Hi,
I will try to answer some of your questions.
On Mon, Mar 16, 2009 at 2:56 PM, Nils Grimsmo
Hi!
I have some questions as to how MonetDB/XQuery should be compared fairly to other systems.
If I re-run a query multiple times in a single call to `mclient`, is any calculation re-used? How about if I run multiple similar queries in a single call?
MonetDB/Xquery uses the MonetDB 4 server which does not have any "recycling" of results. MonetDB5 has indeed these capabilities but it is used only woth the SQL front-end.
Example:
$ cat www.xq count(doc("dblp")//www)
$ cat www_s10.xq (count(doc("dblp")//www), count(doc("dblp")//www), count(doc("dblp")//www), count(doc("dblp")//www), count(doc("dblp")//www), count(doc("dblp")//www), count(doc("dblp")//www), count(doc("dblp")//www), count(doc("dblp")//www), count(doc("dblp")//www))

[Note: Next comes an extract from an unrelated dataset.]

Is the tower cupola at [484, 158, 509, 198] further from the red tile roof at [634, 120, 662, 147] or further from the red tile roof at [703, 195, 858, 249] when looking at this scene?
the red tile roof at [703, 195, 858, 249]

$ cat www_s100.xq (count(doc("dblp")//www), ... count(doc("dblp")//www))
$ mclient --language=xquery --time < www.xq 11760 Timer 22.552 msec
(Assert we are running hot.)
$ mclient --language=xquery --time < www.xq 11760 Timer 21.661 msec
$ mclient --language=xquery --time < www_s10.xq 11760, [snip] 11760 Timer 33.063 msec
$ mclient --language=xquery --time < www_s100.xq 11760, [snip] 11760 Timer 252.414 msec
So the average execution times are 22, 3.3 and 2.5 milliseconds. Is the extra cost for the first query just starting up the client program, or is some calculation re-used?
The extra cost is just the start-up, since you are already ensure warm runs and your data is small enough to fit in memory. We had some tests done in the past of our own and verified that it is the start-up cost.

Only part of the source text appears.